Retype the records below from their first line through the line containing "A: Sequence-level.", and include nothing else.

┌──

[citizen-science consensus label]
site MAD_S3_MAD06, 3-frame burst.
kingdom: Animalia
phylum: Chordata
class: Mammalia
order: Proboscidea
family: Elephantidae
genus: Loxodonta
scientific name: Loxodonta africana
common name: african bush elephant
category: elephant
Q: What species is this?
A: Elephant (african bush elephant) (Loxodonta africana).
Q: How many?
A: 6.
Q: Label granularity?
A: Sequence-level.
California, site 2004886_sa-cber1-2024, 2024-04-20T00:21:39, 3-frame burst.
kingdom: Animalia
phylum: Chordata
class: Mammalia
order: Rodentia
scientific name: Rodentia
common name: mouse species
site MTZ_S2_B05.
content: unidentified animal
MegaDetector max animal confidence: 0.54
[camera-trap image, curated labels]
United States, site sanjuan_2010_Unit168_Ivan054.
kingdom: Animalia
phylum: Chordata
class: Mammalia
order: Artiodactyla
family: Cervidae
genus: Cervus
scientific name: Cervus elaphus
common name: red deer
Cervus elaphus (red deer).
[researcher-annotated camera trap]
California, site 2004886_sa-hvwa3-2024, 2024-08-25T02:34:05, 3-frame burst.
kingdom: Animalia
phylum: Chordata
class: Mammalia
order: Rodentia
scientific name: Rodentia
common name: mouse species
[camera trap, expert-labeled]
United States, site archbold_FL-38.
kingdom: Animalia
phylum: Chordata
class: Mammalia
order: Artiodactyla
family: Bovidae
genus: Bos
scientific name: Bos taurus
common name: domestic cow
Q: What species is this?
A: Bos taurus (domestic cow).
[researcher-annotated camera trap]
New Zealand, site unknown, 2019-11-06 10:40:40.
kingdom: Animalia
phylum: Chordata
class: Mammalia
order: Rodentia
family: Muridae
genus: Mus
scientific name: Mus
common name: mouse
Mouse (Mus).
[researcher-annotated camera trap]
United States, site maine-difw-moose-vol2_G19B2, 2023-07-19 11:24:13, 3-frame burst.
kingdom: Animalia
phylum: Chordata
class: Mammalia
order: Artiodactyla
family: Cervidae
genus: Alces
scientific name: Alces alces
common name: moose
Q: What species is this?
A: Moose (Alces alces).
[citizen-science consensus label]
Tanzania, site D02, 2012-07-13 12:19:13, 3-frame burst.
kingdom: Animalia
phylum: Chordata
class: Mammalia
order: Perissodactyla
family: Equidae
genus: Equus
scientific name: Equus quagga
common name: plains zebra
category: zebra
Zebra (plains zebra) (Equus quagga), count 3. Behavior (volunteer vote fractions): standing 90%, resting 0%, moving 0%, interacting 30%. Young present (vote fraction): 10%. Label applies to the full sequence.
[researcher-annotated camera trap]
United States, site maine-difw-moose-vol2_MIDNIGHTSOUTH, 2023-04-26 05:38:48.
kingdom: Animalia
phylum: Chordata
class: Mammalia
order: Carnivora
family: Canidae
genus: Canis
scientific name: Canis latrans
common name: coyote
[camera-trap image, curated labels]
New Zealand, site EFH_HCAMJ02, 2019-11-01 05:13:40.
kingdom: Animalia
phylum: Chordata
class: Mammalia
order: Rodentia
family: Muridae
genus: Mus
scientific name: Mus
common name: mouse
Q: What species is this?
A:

└──

* **Reply**:
[citizen-science consensus label]
site MAD_S3_MAD06, 3-frame burst.
kingdom: Animalia
phylum: Chordata
class: Mammalia
order: Proboscidea
family: Elephantidae
genus: Loxodonta
scientific name: Loxodonta africana
common name: african bush elephant
category: elephant
Q: What species is this?
A: Elephant (african bush elephant) (Loxodonta africana).
Q: How many?
A: 6.
Q: Label granularity?
A: Sequence-level.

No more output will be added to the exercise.